Post by Eric Claeys, George Mason University, Antonin Scalia Law School
In a recent post, Henry Smith made some perceptive observations about the state of contemporary intellectual property scholarship. Henry was commenting on a panel at a recent conference, in which panelists stressed that “treating intellectual property as a kind of property does not mean assuming it is absolute.” And he noted that what he called “external” accounts of IP are much better-represented than what he called “internal” or “interpretivist” approaches to IP.
I have offered a few thoughts on Henry’s post already, and I hope to offer a few other thoughts in due time. I am extremely interested in Henry’s question because I have been working on an article focusing on those same questions. As luck would have it, I just received news that the article was accepted for publication in the journal Jurisprudence. I’d like to take a minute to flag the article (still in draft form) and summarize its arguments.
The article is titled “Intellectual Property and Practical Reason.” The article’s main intention is to show how general principles of a certain family of normative theories supply basic guidance for the field of IP. The theory-family covers theories loosely associated with natural law and rights-based forms of eudaemonist or perfectionist political theory. (In what follows, I’ll describe these approaches as “rights-based perfectionist” approaches.) In IP, Wendy Gordon, Ken Himma, Adam Moore, Rob Merges, Adam Mossoff’s, and my own work on Lockean labor theory all fall in this family. But so do Nussbaum-Sen “capabilities” theories, and (at least on some interpretations) Rawlsian fairness theories.
“Intellectual Property and Practical Reason” aims to clarify how rights-based perfectionist normative approaches do and DO NOT shape the substance of the positive law of IP. In perfectionist justifications for rights, there exist what one might call “natural” or “nonconventional” rights to property. But those rights are justified in relation to more fundamental interests people have in survival and rational flourishing. The interests and the rights do not provide direct and immediate guidance to particular decisions in law or policy. Instead, the interests and the rights inform law and policy in two ways. First, interests and rights supply a basic justification and foundation for a system of IP. Then, the interests and rights inform more specific reasoning as people try to identify the just bounds of different rights in different situations.
The article illustrates with (and probably flogs to death) the example of speed limits. A rights-based perfectionist theory can show that people have nonconventional rights to travel and be free from unreasonable risks of injury. These foundational rights, in turn, help decision makers clarify which rights seem to take priority in different recurring situations—e.g., which neighborhoods should have low or high volumes of traffic, and what kinds of roads should be designated as side streets or freeways. That general approach generates a broad framework for developing specific proposals, and also for considering different sources of evidence and consequences arguably relevant to different proposals. Rights-based perfectionist scholars often call the field in which perfectionist principles get implemented a domain of “practical reason,” which explains the article’s title.
The paper focuses on IP for creative works–i.e., patent, copyright, and American trade secrecy, but not trade mark.
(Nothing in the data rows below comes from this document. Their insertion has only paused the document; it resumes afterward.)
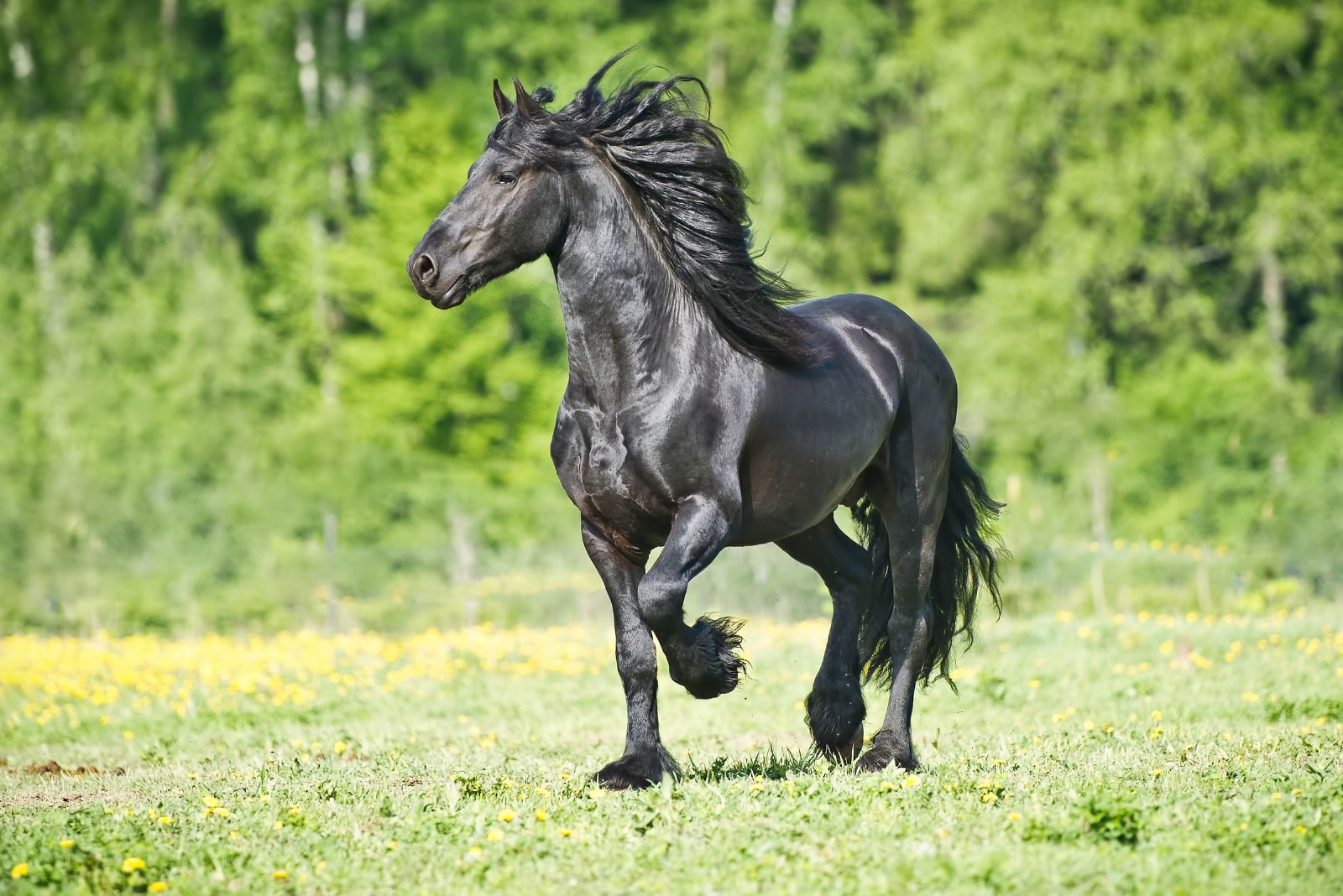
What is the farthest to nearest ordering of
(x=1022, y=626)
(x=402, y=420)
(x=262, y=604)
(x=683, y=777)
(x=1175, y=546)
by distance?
(x=402, y=420), (x=1175, y=546), (x=262, y=604), (x=1022, y=626), (x=683, y=777)

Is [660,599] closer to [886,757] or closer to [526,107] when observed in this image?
[886,757]

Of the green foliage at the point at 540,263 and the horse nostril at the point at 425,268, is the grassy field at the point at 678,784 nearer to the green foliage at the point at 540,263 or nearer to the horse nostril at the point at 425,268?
the horse nostril at the point at 425,268

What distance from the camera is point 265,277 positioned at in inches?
1452

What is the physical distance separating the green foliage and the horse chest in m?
15.9

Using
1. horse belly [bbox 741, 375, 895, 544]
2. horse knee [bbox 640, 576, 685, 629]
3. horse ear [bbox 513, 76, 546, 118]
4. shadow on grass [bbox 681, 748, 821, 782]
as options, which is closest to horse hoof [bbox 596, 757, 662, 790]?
shadow on grass [bbox 681, 748, 821, 782]

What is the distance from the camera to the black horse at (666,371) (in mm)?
6184

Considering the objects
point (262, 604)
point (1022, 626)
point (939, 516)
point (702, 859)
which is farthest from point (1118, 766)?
point (262, 604)

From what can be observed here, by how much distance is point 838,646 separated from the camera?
7.45 metres

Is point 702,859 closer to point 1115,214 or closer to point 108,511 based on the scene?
point 108,511

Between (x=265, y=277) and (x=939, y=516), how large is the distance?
103 feet

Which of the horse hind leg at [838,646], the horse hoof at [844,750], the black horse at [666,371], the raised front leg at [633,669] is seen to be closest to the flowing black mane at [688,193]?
the black horse at [666,371]

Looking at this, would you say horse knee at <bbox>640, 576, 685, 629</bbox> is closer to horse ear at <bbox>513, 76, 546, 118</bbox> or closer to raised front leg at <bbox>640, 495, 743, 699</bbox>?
raised front leg at <bbox>640, 495, 743, 699</bbox>

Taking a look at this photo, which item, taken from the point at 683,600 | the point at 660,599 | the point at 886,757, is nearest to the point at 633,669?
the point at 683,600

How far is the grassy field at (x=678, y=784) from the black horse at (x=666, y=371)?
0.55 metres
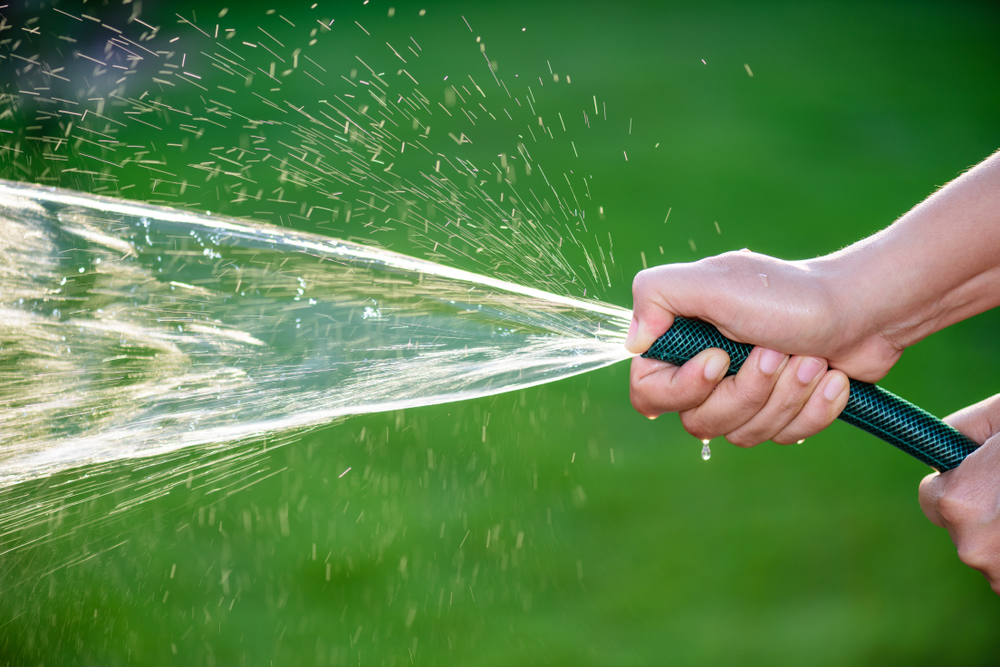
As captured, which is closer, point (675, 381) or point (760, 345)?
point (760, 345)

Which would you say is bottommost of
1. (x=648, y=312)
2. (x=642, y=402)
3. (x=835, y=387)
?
(x=642, y=402)

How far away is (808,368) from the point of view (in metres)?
1.84

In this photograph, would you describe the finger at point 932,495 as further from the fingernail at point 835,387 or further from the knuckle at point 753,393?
the knuckle at point 753,393

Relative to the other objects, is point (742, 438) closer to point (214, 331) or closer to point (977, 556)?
point (977, 556)

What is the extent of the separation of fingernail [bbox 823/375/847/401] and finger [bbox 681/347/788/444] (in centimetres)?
15

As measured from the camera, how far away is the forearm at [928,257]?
1.68 m

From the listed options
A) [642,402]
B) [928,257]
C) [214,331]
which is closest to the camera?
[928,257]

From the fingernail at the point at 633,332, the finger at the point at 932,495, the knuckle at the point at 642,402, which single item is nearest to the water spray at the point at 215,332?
the knuckle at the point at 642,402

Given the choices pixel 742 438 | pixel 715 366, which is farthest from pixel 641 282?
pixel 742 438

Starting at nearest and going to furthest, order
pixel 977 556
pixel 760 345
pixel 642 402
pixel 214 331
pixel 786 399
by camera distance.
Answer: pixel 977 556
pixel 760 345
pixel 786 399
pixel 642 402
pixel 214 331

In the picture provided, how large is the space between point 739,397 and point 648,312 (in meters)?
0.40

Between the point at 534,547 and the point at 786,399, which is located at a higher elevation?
the point at 786,399

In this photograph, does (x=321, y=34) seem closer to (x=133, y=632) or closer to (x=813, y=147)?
(x=813, y=147)

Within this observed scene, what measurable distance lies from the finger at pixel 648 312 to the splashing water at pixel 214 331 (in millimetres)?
506
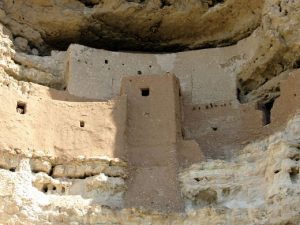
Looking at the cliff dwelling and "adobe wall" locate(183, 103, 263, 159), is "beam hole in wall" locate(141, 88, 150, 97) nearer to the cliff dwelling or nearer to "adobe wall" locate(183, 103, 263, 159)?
the cliff dwelling

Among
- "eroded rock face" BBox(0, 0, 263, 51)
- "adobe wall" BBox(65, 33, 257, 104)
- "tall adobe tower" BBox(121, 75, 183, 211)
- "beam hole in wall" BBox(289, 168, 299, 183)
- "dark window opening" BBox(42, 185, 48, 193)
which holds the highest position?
"eroded rock face" BBox(0, 0, 263, 51)

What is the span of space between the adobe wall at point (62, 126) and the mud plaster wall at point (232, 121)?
175cm

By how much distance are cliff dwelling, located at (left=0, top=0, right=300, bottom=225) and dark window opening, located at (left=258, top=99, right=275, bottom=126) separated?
45 mm

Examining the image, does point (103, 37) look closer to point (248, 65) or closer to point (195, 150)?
point (248, 65)

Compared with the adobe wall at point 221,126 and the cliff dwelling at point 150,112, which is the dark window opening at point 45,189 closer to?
the cliff dwelling at point 150,112

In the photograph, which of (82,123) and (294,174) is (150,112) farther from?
(294,174)

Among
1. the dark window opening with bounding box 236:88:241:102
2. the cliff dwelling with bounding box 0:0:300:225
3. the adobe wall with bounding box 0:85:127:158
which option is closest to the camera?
the cliff dwelling with bounding box 0:0:300:225

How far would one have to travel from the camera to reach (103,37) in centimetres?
1878

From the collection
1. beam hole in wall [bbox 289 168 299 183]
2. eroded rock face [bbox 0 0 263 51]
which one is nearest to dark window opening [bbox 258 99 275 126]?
eroded rock face [bbox 0 0 263 51]

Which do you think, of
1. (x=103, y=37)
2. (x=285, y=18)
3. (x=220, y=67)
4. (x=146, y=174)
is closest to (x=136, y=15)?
(x=103, y=37)

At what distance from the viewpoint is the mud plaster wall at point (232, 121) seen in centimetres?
1515

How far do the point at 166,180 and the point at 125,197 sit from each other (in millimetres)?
888

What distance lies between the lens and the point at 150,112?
15508 millimetres

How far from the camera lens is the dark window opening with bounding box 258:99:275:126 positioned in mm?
15723
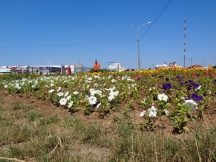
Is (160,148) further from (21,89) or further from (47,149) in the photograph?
(21,89)

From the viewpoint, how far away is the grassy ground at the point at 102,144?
6.24 feet

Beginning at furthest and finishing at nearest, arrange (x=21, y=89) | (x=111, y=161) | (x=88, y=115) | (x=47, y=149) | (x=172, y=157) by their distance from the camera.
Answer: (x=21, y=89) → (x=88, y=115) → (x=47, y=149) → (x=111, y=161) → (x=172, y=157)

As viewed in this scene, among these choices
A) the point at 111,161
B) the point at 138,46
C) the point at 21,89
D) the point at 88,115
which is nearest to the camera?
the point at 111,161

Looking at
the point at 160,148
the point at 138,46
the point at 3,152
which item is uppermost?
the point at 138,46

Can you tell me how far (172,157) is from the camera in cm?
197

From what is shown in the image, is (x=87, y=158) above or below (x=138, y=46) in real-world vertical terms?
below

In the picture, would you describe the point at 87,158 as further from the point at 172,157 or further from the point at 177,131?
the point at 177,131

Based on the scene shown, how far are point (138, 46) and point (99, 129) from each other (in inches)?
1133

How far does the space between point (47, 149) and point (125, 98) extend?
2971mm

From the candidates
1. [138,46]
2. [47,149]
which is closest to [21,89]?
[47,149]

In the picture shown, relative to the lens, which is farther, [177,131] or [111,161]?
[177,131]

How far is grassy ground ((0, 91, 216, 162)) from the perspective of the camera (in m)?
1.90

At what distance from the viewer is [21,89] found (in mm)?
8336

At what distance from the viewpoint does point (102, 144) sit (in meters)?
2.74
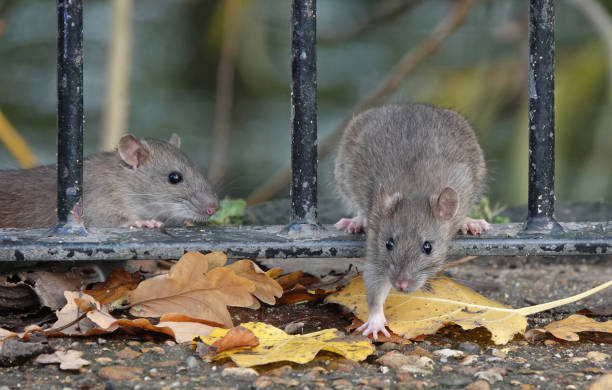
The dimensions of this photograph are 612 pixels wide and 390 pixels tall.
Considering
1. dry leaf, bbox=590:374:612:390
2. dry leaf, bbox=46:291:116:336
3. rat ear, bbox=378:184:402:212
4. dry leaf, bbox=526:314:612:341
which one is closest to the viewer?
dry leaf, bbox=590:374:612:390

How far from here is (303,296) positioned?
3600 millimetres

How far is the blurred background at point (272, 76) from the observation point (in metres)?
5.90

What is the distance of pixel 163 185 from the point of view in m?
4.90

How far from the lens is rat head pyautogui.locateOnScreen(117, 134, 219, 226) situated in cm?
479

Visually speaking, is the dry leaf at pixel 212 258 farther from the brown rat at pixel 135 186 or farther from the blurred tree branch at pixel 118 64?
the blurred tree branch at pixel 118 64

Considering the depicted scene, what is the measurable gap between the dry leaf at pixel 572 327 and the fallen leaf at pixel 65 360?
140cm

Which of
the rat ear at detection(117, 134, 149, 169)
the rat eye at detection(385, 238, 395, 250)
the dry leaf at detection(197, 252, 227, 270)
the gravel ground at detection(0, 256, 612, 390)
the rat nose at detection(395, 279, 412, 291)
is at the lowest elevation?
the gravel ground at detection(0, 256, 612, 390)

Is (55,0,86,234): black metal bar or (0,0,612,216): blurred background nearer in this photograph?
(55,0,86,234): black metal bar

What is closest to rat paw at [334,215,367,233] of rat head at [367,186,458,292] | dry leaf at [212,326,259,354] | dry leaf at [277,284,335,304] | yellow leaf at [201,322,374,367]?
rat head at [367,186,458,292]

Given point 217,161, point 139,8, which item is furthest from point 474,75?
point 139,8

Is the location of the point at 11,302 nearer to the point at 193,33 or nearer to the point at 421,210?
the point at 421,210

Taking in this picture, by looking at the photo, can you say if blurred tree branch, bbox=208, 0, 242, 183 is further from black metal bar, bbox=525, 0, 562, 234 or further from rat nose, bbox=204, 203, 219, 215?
black metal bar, bbox=525, 0, 562, 234

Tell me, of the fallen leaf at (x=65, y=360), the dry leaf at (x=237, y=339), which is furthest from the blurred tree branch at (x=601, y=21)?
the fallen leaf at (x=65, y=360)

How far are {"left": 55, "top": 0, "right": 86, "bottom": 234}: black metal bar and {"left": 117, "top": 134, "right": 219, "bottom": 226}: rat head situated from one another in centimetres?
139
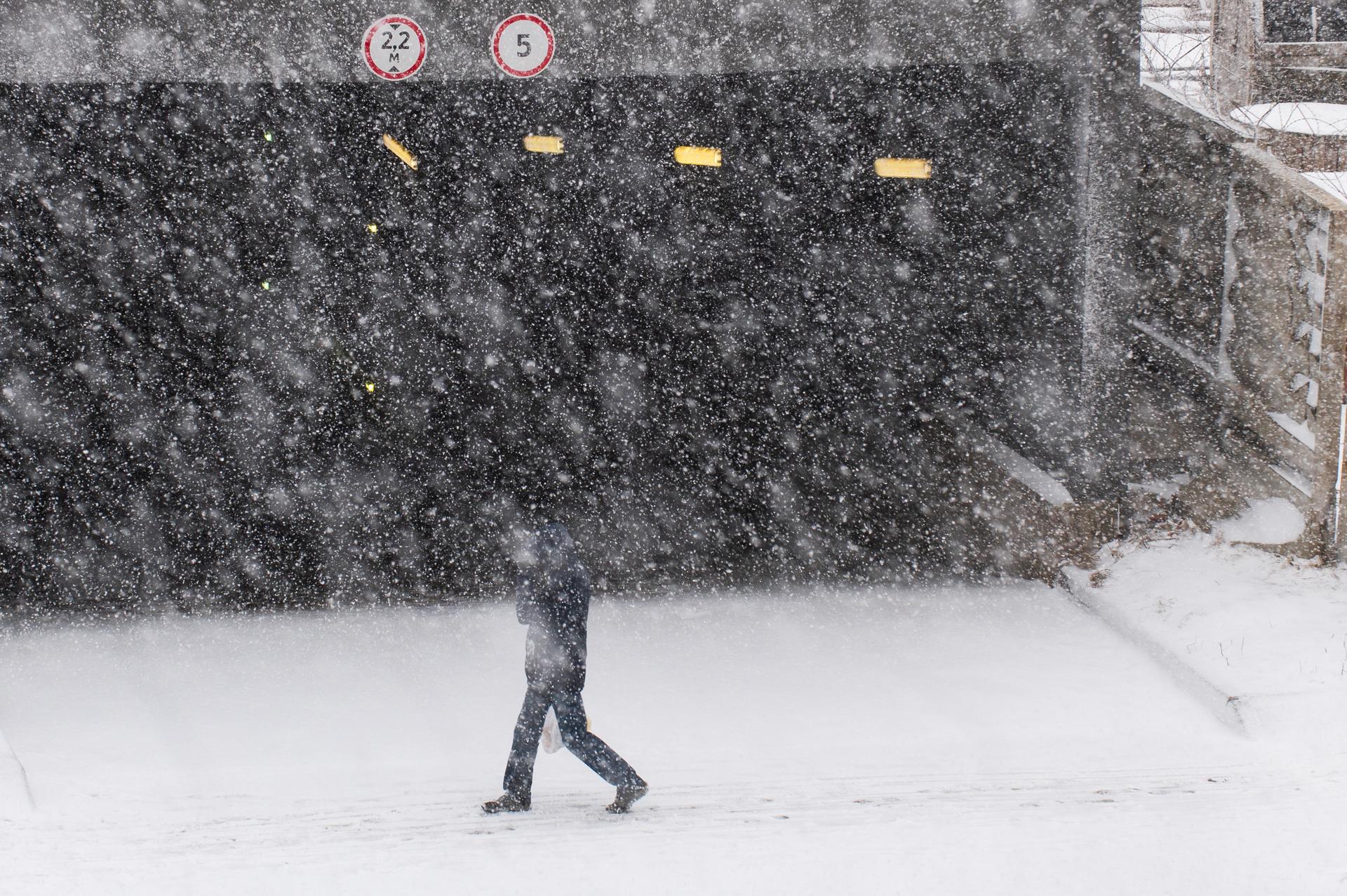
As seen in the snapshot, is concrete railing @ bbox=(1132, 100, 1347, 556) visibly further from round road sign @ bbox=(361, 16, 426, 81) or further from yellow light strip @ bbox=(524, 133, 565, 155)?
round road sign @ bbox=(361, 16, 426, 81)

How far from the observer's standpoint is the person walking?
15.9 ft

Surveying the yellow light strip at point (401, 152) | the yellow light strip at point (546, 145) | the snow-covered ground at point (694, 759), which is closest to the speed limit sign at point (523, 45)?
the yellow light strip at point (546, 145)

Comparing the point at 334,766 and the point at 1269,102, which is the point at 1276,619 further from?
the point at 1269,102

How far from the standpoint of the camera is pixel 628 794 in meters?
4.93

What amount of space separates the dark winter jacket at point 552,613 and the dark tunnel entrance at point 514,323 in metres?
4.33

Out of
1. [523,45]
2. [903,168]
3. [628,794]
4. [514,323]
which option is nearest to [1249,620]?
[628,794]

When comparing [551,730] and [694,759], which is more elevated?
[551,730]

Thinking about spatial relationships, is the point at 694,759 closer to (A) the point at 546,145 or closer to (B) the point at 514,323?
(B) the point at 514,323

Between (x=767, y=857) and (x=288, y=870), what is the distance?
2.03 metres

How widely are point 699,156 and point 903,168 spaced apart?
203cm

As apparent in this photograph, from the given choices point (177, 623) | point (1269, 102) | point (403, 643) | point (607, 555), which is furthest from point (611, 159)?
point (1269, 102)

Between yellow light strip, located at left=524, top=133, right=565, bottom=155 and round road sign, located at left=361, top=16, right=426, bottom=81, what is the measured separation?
2.29m

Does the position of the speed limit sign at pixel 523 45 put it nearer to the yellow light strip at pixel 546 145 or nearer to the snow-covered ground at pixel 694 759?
the yellow light strip at pixel 546 145

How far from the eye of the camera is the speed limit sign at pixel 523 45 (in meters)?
7.62
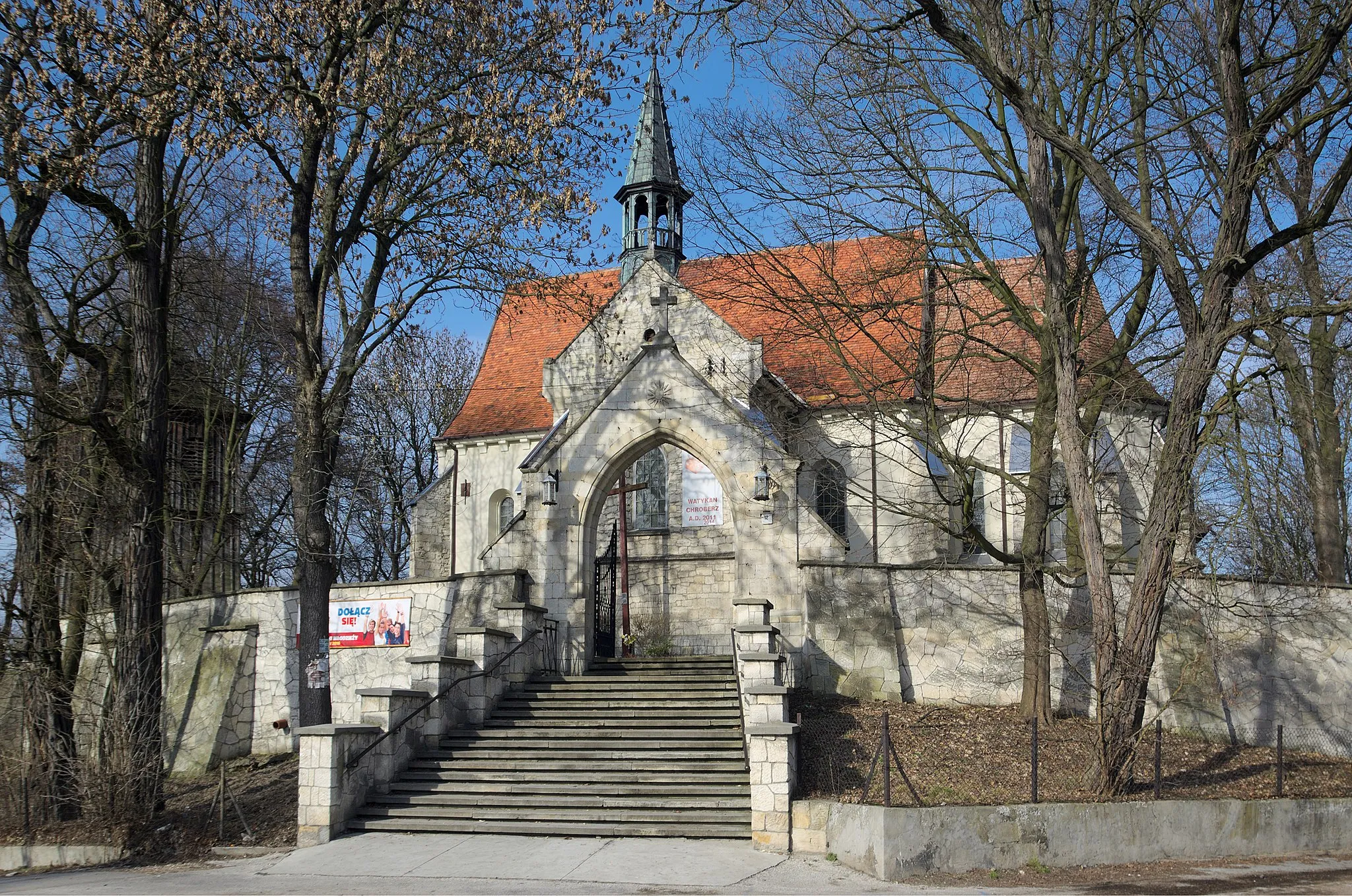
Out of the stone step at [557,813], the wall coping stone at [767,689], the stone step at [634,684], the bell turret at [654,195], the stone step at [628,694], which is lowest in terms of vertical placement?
the stone step at [557,813]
The Article illustrates by careful study of four legal doctrines: U.S. patent law’s novelty requirement; U.S. copyright law’s originality requirement; copyright’s idea-expression distinction; and the duration limits that run throughout IP. I chose these doctrines because they illustrate what I regard as the three most fundamental issues that any theory of property must address: when a resource deserves to count as private property or a public resource; how to distinguish the res for different property rights from one another; and how to structure duration limits for property rights.
I wrote “Intellectual Property and Practical Reason” to convey two main lessons. First, in perfectionist justifications for IP rights, the interests that justify property rights simultaneously limit those rights. And second, perfectionist theory supplies a general framework clarifying how basic justifications for property rights apply to practice. That framework covers “practical reason” and subsidiary phases involving “specification” and “determination.”
Yet these contributions may seem alien to many IP scholars … precisely because of the factors that prompted Henry to write his original post. Thus, many readers (especially ones who prefer “external” approaches to IP) may find the piece interesting simply because it proves the main point of Henry’s original post: “treating intellectual property as a kind of property does not mean assuming it is absolute.” Separately, many so-called “external” scholars assume that rights-based justifications for IP cannot take into consideration relevant empirical evidence, experience, or consequences. In reality, perfectionist theories of rights can make evidence, experience, and consequences relevant. Or, scholars assume that such rights-based justifications are too indeterminate to structure and limit rights in practice. I hope that “Intellectual Property and Practical Reason” accurately depicts the manners in which a perfectionist justification for property rights does and does not constrain practical decision making about the specifics of an IP system.
But I have not finalized “Intellectual Property and Practical Reason,” and I’d welcome any comments by readers on its argument or intended contributions.